Text for analysis Block Start
Command-Line Interface (CLI)¶

The kompot CLI provides command-line access to differential expression (DE) and differential abundance (DA) analysis for pipeline integration and workflow automation.

Installation¶

The CLI is installed automatically with kompot:

pip install kompot
# or
mamba install -c bioconda kompot

Verify installation:

kompot --version
kompot --help

Overview¶

The CLI provides three main commands:

kompot dm - Compute diffusion maps (preprocessing with Palantir)
kompot de - Differential expression analysis
kompot da - Differential abundance analysis

All commands support:

Direct CLI arguments for common parameters
YAML/JSON config files for advanced parameters
Reading/writing .h5ad and .zarr AnnData formats

Quick Start¶

Complete Workflow¶

# 1. Compute diffusion maps (preprocessing)
kompot dm input.h5ad -o input_with_dm.h5ad \\
  --pca-key X_pca \\
  --n-components 10

# 2. Run differential expression
kompot de input_with_dm.h5ad -o de_results.h5ad \\
  --groupby condition \\
  --condition1 control \\
  --condition2 treatment \\
  --obsm-key DM_EigenVectors

# 3. Run differential abundance
kompot da input_with_dm.h5ad -o da_results.h5ad \\
  --groupby condition \\
  --condition1 control \\
  --condition2 treatment \\
  --obsm-key DM_EigenVectors

Diffusion Maps (Preprocessing)¶

kompot dm input.h5ad -o output.h5ad \\
  --pca-key X_pca \\
  --n-components 10 \\
  --knn 30

Differential Expression (Basic)¶

kompot de input.h5ad -o output.h5ad \\
  --groupby condition \\
  --condition1 control \\
  --condition2 treatment \\
  --obsm-key X_pca \\
  --layer logged_counts

Differential Abundance (Basic)¶

kompot da input.h5ad -o output.h5ad \\
  --groupby condition \\
  --condition1 control \\
  --condition2 treatment \\
  --obsm-key X_pca

Using Config Files¶

For complex analyses with many parameters, use config files:

# Get template (copy from installed package)
Text for analysis Block End
### Required work:
1: Answer these questions from the kompot CLI documentation:
(a) Which two commands does it give for verifying the installation?
(b) From which channel does the mamba install command pull kompot?
(c) What value does the diffusion map preprocessing command assign to --knn?
2: Please carry the kompot CLI documentation forward from its final line.
The entries play no part in this work.
Listed records Block Start
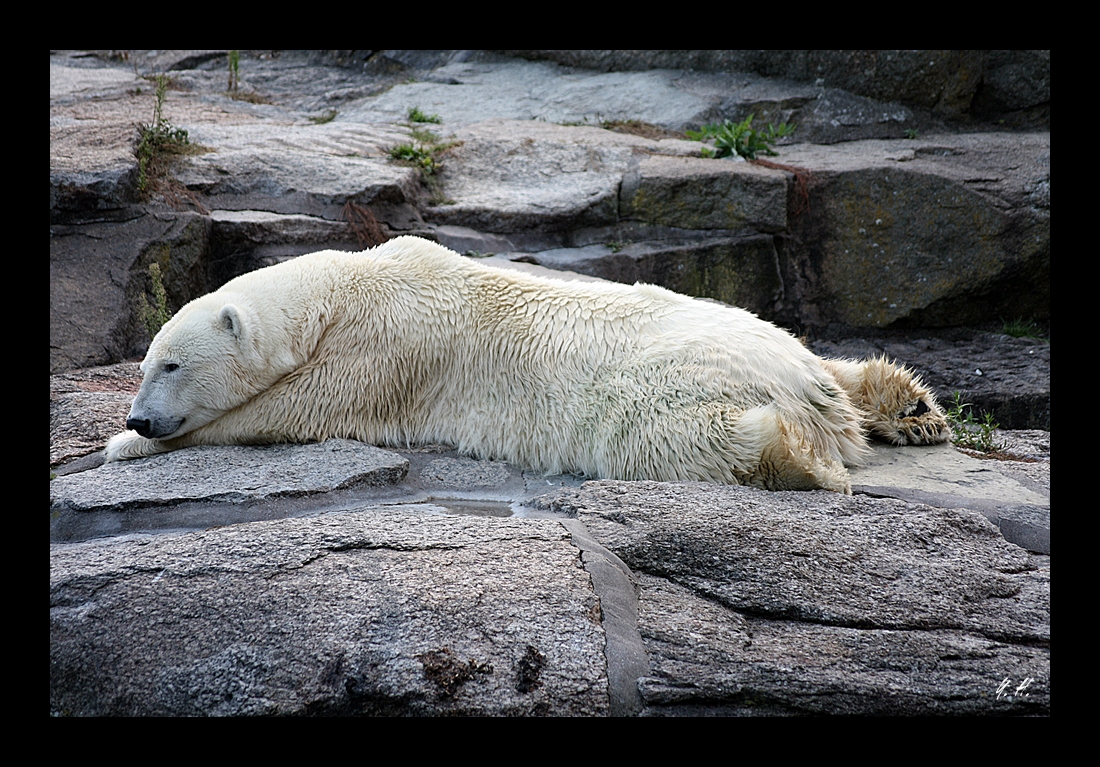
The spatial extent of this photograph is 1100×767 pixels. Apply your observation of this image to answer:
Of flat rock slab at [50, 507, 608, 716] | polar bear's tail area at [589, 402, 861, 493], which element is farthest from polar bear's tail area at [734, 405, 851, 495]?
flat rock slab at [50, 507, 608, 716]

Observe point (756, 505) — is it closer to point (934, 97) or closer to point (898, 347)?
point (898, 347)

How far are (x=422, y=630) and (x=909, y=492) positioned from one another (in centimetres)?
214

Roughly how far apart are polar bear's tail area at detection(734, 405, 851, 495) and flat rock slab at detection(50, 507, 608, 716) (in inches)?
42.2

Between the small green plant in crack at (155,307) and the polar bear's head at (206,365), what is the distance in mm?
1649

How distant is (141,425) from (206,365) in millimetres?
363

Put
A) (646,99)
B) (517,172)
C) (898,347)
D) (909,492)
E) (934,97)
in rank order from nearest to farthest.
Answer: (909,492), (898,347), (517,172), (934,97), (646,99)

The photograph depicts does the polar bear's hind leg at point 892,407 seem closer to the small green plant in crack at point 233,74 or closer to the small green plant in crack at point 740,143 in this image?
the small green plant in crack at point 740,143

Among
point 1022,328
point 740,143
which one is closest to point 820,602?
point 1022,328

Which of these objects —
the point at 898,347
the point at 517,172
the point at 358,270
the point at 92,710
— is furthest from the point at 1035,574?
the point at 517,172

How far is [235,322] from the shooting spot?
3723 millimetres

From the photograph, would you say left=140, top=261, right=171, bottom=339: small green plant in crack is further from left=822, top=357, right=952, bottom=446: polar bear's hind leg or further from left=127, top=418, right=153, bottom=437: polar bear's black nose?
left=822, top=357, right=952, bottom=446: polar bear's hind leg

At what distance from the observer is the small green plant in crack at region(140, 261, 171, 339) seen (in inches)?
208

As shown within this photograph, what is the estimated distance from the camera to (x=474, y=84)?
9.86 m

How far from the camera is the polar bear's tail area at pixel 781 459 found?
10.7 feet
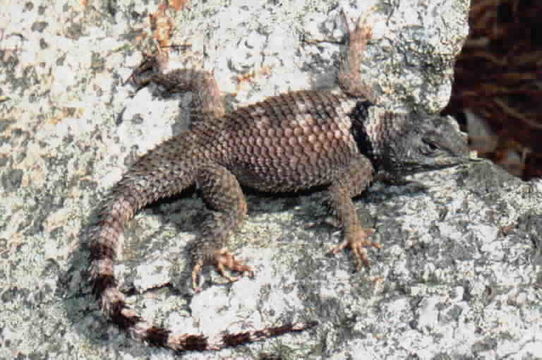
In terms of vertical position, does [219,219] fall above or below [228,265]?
Listed records Block End
Listed records Block Start
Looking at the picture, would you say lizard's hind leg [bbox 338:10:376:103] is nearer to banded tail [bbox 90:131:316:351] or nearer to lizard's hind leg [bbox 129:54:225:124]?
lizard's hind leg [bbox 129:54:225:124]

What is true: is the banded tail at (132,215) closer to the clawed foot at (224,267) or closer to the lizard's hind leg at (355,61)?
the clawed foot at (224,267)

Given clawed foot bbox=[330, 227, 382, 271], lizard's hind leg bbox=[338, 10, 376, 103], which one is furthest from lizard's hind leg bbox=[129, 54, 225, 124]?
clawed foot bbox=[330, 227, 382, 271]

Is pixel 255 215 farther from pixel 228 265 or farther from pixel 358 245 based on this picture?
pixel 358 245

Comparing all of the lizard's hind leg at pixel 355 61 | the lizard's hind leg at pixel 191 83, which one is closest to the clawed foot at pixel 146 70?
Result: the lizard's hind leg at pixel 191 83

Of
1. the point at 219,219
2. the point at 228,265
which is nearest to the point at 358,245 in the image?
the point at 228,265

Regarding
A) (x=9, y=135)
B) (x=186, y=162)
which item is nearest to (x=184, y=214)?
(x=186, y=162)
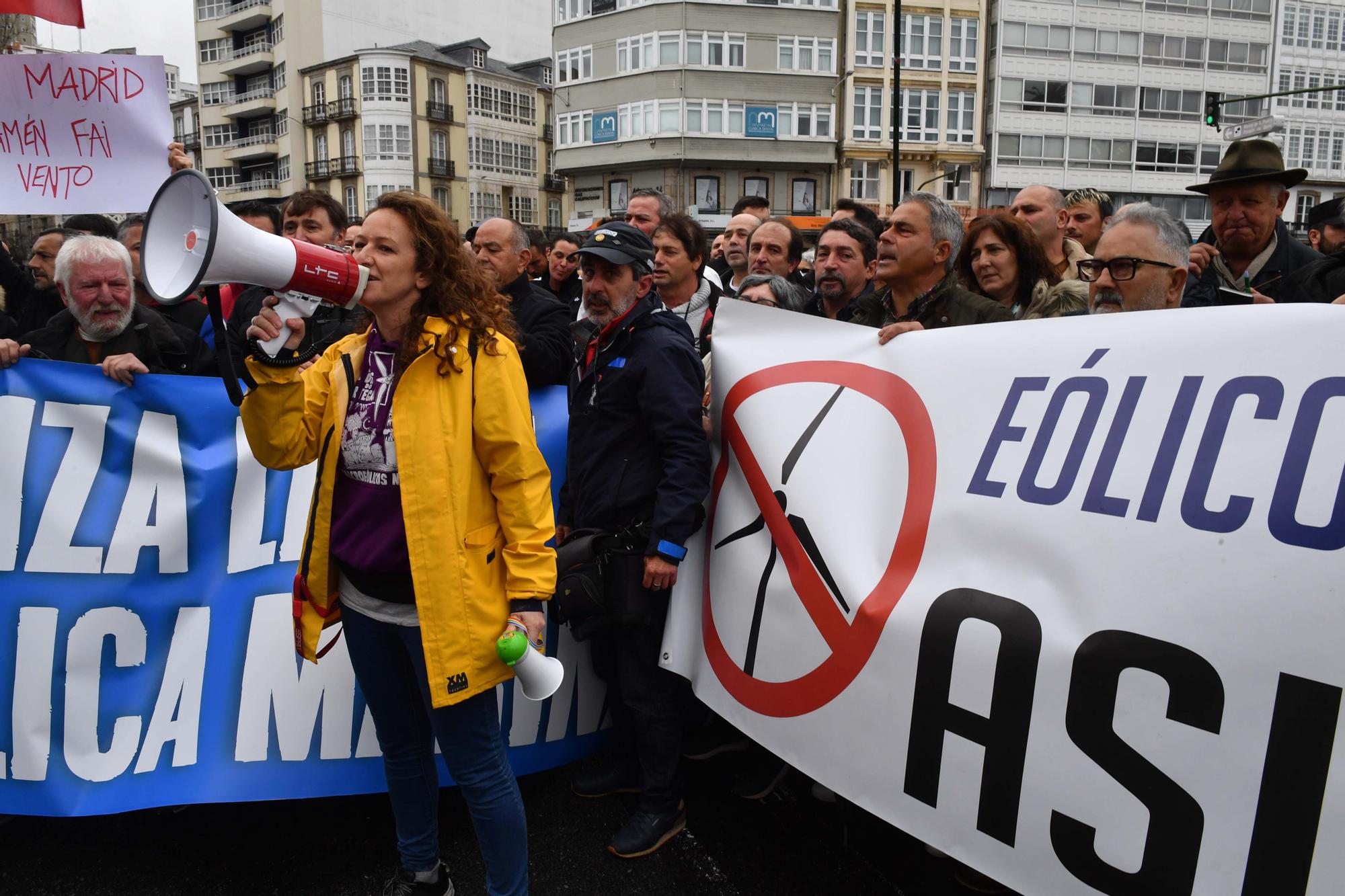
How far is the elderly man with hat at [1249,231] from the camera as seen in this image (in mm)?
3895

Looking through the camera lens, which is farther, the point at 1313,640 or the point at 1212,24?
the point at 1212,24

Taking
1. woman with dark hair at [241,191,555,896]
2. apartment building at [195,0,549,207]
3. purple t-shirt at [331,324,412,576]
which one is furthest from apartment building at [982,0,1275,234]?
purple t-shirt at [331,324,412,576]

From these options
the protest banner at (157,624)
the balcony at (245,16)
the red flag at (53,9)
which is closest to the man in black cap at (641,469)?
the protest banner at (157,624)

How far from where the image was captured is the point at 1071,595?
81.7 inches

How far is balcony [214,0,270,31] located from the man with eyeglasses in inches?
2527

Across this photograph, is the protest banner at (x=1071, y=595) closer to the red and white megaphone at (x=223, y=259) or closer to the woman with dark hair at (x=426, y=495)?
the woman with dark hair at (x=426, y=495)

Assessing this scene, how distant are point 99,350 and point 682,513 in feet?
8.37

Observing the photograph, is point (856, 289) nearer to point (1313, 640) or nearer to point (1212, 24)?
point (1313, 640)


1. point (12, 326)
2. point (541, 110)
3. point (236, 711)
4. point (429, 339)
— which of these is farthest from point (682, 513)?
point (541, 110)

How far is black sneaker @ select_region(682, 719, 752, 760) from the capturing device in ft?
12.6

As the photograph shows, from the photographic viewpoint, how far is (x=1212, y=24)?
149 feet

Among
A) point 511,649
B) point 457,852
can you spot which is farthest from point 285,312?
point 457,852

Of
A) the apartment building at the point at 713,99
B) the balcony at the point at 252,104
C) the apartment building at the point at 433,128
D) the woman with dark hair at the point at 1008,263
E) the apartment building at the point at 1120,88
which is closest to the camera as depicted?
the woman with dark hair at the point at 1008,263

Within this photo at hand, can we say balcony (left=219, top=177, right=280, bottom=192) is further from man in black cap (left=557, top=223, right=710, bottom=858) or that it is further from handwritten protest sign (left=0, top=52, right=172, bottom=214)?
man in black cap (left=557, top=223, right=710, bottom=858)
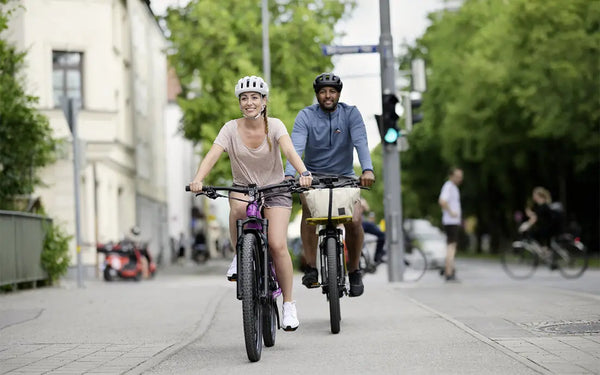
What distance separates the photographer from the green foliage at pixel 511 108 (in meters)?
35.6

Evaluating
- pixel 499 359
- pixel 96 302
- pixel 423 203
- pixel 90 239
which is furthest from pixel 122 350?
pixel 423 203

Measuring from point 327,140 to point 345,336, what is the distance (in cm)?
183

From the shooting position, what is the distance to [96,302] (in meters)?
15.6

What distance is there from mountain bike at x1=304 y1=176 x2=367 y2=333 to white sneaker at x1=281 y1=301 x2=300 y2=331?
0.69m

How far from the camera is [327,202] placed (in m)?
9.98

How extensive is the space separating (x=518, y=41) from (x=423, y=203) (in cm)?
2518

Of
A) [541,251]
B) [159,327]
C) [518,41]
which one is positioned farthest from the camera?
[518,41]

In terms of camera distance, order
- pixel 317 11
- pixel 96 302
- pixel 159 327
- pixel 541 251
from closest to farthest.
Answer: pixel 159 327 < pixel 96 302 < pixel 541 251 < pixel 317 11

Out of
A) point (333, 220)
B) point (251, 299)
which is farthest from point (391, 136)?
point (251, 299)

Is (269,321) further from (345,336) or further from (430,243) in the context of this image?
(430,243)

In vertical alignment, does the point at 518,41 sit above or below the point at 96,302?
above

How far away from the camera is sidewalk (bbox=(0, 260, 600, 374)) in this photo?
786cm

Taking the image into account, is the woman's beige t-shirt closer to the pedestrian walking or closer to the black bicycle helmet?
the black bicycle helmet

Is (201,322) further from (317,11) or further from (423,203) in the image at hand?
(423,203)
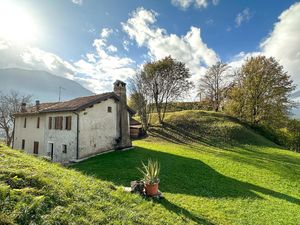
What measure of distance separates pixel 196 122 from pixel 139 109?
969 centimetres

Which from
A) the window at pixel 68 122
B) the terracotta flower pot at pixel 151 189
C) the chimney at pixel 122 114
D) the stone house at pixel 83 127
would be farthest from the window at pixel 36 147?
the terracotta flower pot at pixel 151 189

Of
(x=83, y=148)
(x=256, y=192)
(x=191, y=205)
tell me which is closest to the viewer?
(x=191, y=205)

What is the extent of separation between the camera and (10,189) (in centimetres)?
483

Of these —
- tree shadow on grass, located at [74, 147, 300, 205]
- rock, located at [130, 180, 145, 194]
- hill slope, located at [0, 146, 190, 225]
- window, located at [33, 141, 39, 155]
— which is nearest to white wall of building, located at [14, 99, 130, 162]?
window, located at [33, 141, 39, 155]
Listed records Block End
Listed records Block Start
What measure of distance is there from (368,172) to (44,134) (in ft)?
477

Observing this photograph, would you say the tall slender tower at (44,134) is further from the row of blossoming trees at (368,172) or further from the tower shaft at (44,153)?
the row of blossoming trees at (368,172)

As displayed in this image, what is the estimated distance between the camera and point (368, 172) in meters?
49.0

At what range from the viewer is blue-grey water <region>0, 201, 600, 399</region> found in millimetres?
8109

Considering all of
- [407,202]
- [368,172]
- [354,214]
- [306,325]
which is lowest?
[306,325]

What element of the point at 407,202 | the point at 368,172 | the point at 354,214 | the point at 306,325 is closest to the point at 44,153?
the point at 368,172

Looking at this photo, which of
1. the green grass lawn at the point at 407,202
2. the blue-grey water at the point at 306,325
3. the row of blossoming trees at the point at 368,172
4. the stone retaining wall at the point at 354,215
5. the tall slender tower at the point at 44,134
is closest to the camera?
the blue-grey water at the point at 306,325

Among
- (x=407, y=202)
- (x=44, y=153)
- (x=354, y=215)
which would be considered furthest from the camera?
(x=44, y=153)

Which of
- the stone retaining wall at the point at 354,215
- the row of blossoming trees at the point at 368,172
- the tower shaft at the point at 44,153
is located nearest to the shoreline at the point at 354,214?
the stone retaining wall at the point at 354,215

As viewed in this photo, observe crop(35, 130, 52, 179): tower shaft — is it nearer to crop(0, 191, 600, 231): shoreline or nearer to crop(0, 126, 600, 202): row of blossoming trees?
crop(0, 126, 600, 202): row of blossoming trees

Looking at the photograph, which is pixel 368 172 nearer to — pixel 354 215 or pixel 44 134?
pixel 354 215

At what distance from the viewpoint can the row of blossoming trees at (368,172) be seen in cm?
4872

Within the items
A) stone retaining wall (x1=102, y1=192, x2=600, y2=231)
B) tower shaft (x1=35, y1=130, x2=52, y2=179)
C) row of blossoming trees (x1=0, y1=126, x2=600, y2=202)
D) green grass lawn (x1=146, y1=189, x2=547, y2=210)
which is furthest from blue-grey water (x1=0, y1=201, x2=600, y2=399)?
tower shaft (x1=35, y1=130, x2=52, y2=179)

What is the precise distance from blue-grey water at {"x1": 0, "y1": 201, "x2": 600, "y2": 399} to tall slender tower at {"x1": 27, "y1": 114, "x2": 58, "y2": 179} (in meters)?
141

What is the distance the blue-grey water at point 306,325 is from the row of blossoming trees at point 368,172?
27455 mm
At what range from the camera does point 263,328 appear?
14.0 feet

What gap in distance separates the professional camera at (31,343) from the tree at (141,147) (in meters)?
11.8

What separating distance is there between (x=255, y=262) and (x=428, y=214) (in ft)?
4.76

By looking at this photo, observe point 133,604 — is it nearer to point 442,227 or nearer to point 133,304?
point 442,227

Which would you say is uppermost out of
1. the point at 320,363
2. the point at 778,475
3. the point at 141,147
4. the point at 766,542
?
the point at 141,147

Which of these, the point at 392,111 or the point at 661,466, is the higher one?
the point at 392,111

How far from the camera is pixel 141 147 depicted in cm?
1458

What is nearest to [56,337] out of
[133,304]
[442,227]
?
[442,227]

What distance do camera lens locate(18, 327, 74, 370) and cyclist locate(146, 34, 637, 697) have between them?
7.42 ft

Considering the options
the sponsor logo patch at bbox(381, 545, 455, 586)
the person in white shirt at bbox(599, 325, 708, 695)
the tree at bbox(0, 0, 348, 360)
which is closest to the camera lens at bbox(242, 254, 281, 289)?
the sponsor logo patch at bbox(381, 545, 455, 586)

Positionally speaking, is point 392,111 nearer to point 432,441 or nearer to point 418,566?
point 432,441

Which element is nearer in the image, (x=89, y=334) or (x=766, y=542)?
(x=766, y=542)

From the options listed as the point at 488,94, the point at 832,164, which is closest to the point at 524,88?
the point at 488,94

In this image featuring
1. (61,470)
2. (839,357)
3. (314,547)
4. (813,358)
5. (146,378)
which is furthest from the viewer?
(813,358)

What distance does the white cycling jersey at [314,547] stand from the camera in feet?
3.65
Listed records Block End
### Per-task outputs:
1:
(a) kompot --version and kompot --help
(b) bioconda
(c) 30

2:
python -c "from pathlib import Path; import shutil; \\
import kompot; \\
src = Path(kompot.__file__).parent / 'cli' / 'templates' / 'de_config_minimal.yaml'; \\
shutil.copy(src, 'my_de_config.yaml')"

# Edit config file
nano my_de_config.yaml

# Run analysis
kompot de input.h5ad -o output.h5ad -c my_de_config.yaml

CLI arguments override config file values:

kompot de input.h5ad -o output.h5ad \\
  -c my_config.yaml \\
  --batch-size 50  # Overrides batch_size in config

Diffusion Maps Command¶

The dm command computes diffusion maps using Palantir, which provides a continuous representation of cell states needed for differential analysis.

Basic Usage¶

kompot dm INPUT -o OUTPUT [OPTIONS]

Prerequisites¶

Requires Palantir: pip install palantir or pip install kompot[recommended]
Input AnnData must contain PCA coordinates in adata.obsm

Common Options¶

--pca-key KEY           # PCA coordinates in adata.obsm (default: X_pca)
--n-components N        # Number of diffusion components (default: 10)
--knn N                 # Number of nearest neighbors (default: 30)
--alpha FLOAT           # Diffusion alpha parameter (default: 0)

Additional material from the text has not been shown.